◆ **YOUR TASK**:
Your task is to transcribe all of the data below exactly, omitting the images.

··· GIVEN INFORMATION ···

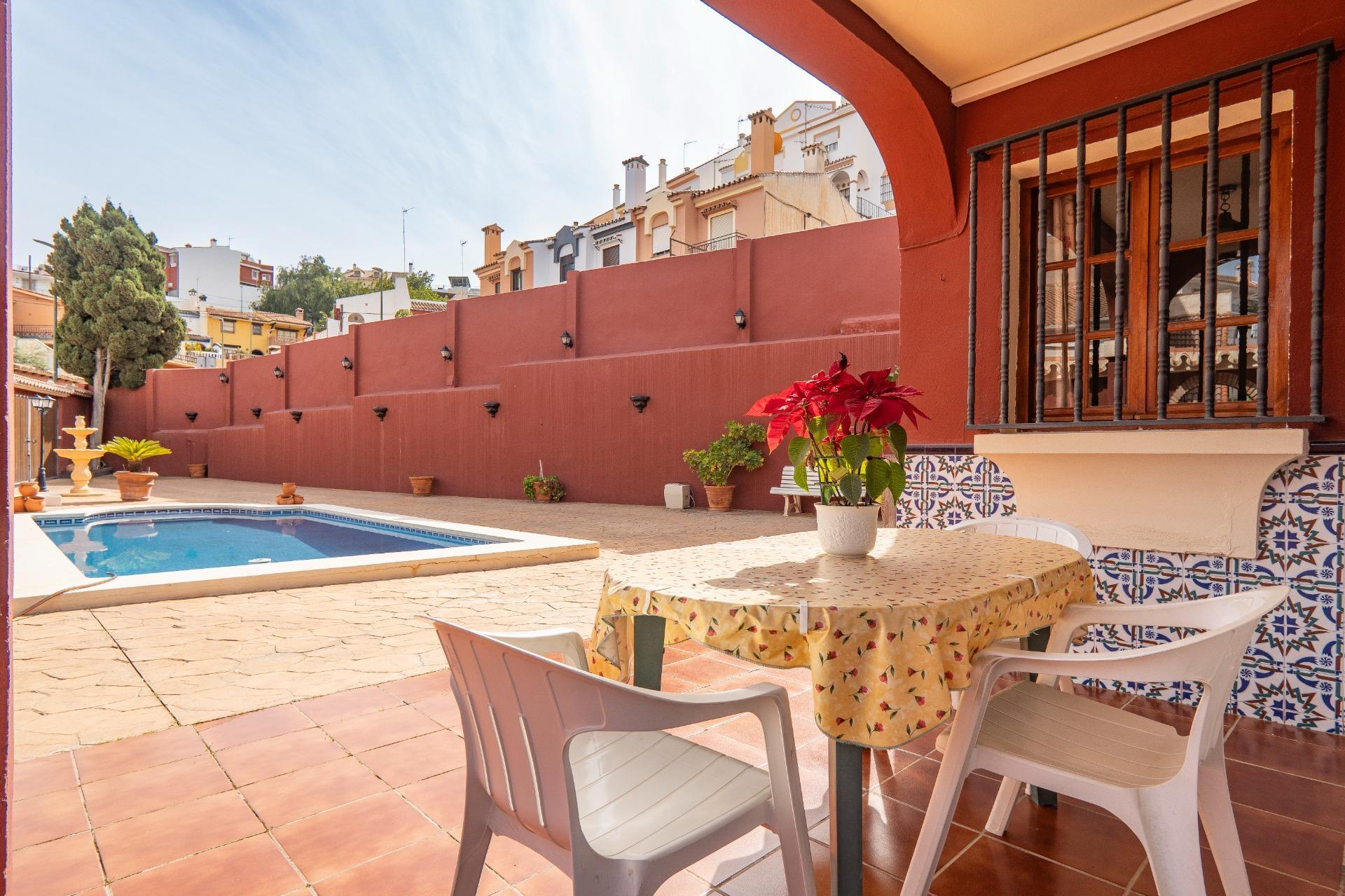 Casas o chalets-Venta-2411172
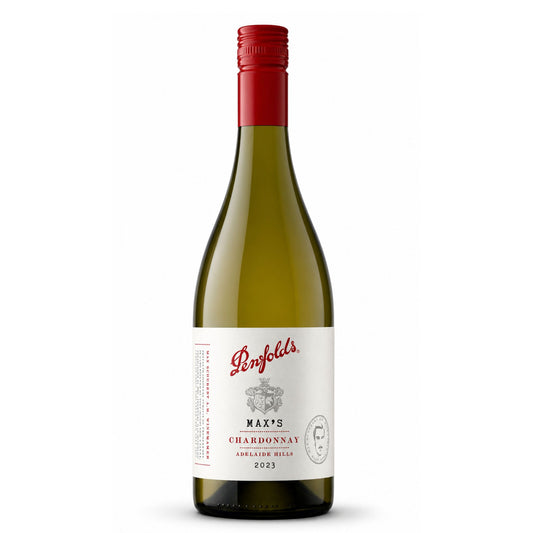 Penfolds Max's Chardonnay 750mL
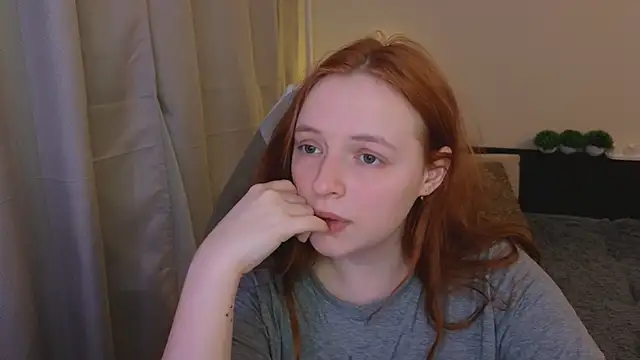 Snapshot of Hanna_melon chatting on March 15, 10:00 pm Hanna melon online show from March 15, 10:00 pm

···

◆ **WORKED SOLUTION**:
 Casas o chalets-Venta-2411172
 Penfolds Max's Chardonnay 750mL
 Snapshot of Hanna_melon chatting on March 15, 10:00 pm Hanna melon online show from March 15, 10:00 pm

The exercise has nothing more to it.